The paper tells us, "This alert provides a detailed discussion of the requirements for implementing and calculating the new mandatory liquidity fees, the application of discretionary liquidity fees, board obligations and responsibilities, and changes in regulatory reporting requirements related to this new liquidity fee structure. We also briefly touch on the potential implications of the SEC's determination to drop the swing pricing proposal for MMFs on the SEC's separate, and still outstanding, rule proposal that would require swing pricing for non-MMF mutual funds. For a summary of the Final Rule, please see our earlier client alert here. The Final Rule was published in the Federal Register on 3 August 2023 and is slated to go effective on 2 October 2023."
K&L Gates continues, "As proposed, swing pricing would have required the imposition of market impact factors when net redemptions exceeded 4% of the fund's net assets, which commenters asserted could have occurred on a fairly regular basis.

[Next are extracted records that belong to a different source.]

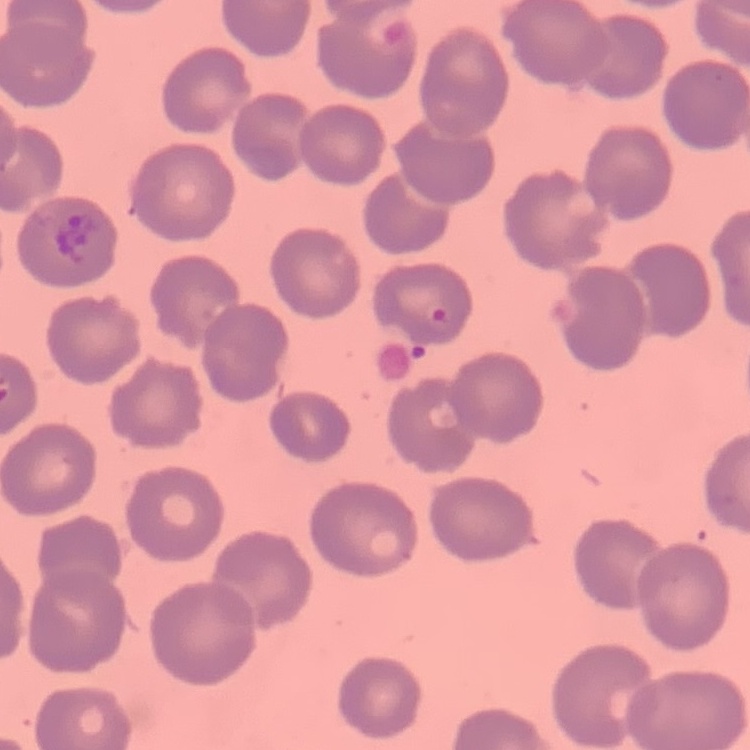
red blood cell morphology = no rouleaux formation
preparation = thin peripheral smear
stain = Field's or Giemsa
image type = one tile cut from a larger photomicrographPoint out each Plasmodium parasite.
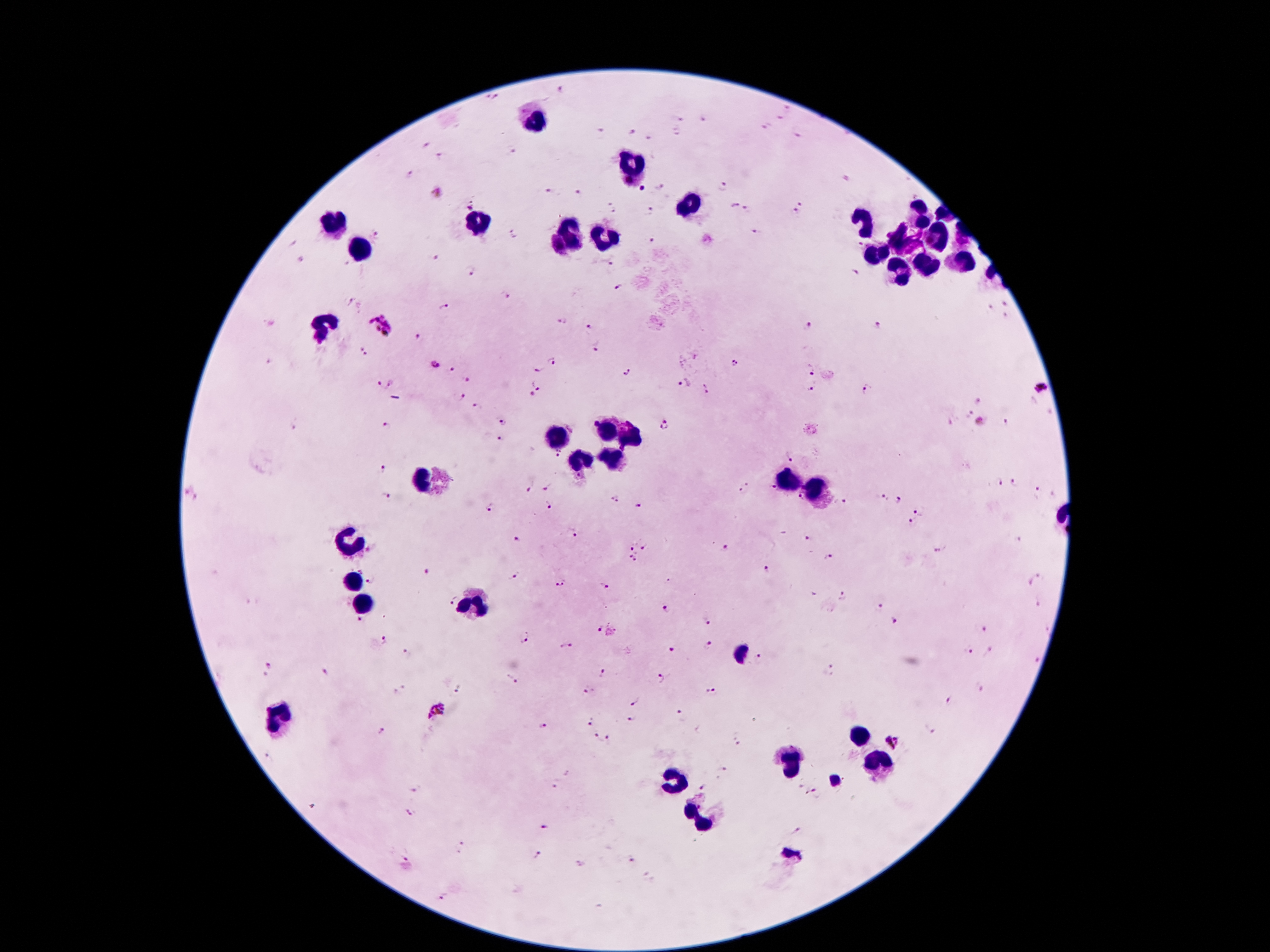
Approximate centers as [x, y] in pixels.
Plasmodium parasites: [562, 92], [485, 98], [497, 98], [787, 109], [780, 119], [680, 120], [704, 120], [768, 124], [601, 131], [632, 132], [674, 132], [798, 135], [649, 139], [426, 144], [515, 150], [441, 157], [412, 173], [847, 179], [659, 187], [723, 187], [642, 189], [436, 193], [549, 193], [577, 193], [801, 203], [731, 205], [611, 206], [469, 209], [748, 210], [651, 211], [796, 211], [753, 231], [514, 232], [376, 236], [294, 242], [650, 243], [859, 244], [550, 249], [435, 258], [301, 259], [610, 265], [469, 271], [857, 272], [618, 289], [504, 297], [351, 302], [1006, 303], [447, 308], [991, 308], [1007, 315], [562, 322], [379, 325], [809, 325], [877, 325], [590, 328], [418, 336], [596, 349], [362, 353], [551, 361], [735, 362], [434, 364], [453, 369], [810, 369], [538, 370], [626, 371], [467, 378], [682, 383], [379, 384], [390, 384], [538, 385], [1041, 388], [705, 389], [813, 389], [868, 390], [460, 396], [531, 396], [978, 400], [476, 408], [967, 412], [1009, 419], [503, 421], [979, 422], [290, 425], [667, 425], [385, 426], [499, 439], [792, 456], [381, 470], [997, 482], [1015, 483], [528, 487], [549, 487], [744, 489], [772, 489], [1038, 492], [193, 494], [384, 496], [799, 497], [880, 497], [612, 501], [898, 501], [841, 503], [547, 506], [640, 506], [491, 508], [919, 510], [911, 522], [572, 532], [807, 538], [515, 539], [630, 548], [643, 548], [724, 548], [937, 549], [371, 551], [828, 556], [628, 558], [634, 561], [764, 568], [428, 571], [513, 577], [372, 578], [1034, 578], [559, 582], [602, 588], [844, 596], [451, 600], [1039, 604], [881, 607], [668, 608], [708, 620], [357, 622], [894, 622], [599, 628], [1046, 630], [986, 632], [522, 639], [383, 640], [566, 646], [707, 646], [672, 651], [966, 651], [990, 652], [404, 654], [760, 660], [1035, 660], [271, 666], [829, 672], [326, 674], [604, 674], [663, 677], [511, 679], [980, 688], [459, 689], [401, 692], [588, 692], [714, 693], [951, 701], [631, 702], [679, 709], [438, 710], [632, 720], [589, 722], [544, 726], [931, 730], [383, 733], [598, 739], [736, 739], [612, 740], [893, 741], [721, 772], [555, 785], [704, 785], [416, 787], [816, 793], [412, 813], [546, 825], [798, 830], [459, 846], [406, 853], [536, 854], [631, 861], [446, 897].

As a small concession, the SEC has increased this threshold to 5% of the fund's net assets in the Final Rule as the trigger for when a mandatory liquidity fee must be imposed. Similar to swing pricing under the Proposed Rule, in calculating the market impact for a liquidity fee, a fund must estimate the impact of selling a vertical slice of its portfolio to satisfy the amount of net redemptions. The Final Rule allows funds to estimate transaction costs and market impacts for each type of security with the same or substantially similar characteristics and apply those estimates to all securities of that type in the fund's portfolio, rather than analyze each security separately -- an approach that is consistent with the use of estimates for swing pricing in the Proposed Rule."

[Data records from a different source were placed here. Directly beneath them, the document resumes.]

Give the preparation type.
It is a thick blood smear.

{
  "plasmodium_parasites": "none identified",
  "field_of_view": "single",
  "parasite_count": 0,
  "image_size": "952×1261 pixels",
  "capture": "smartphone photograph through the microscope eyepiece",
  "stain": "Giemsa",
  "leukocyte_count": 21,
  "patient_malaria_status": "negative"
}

They add, "The SEC continues to believe it would be reasonable to assume a market impact of zero for the fund's daily and weekly liquid assets, since a fund could reasonably expect such assets to convert to cash without a market impact to fulfill redemptions, because these assets are close to maturity. As the Final Rule requires MMFs to hold an even greater percentage of both daily and weekly liquid assets, MMFs will be required to hold a larger portion of their portfolios in securities that can be expected to have a market impact of zero."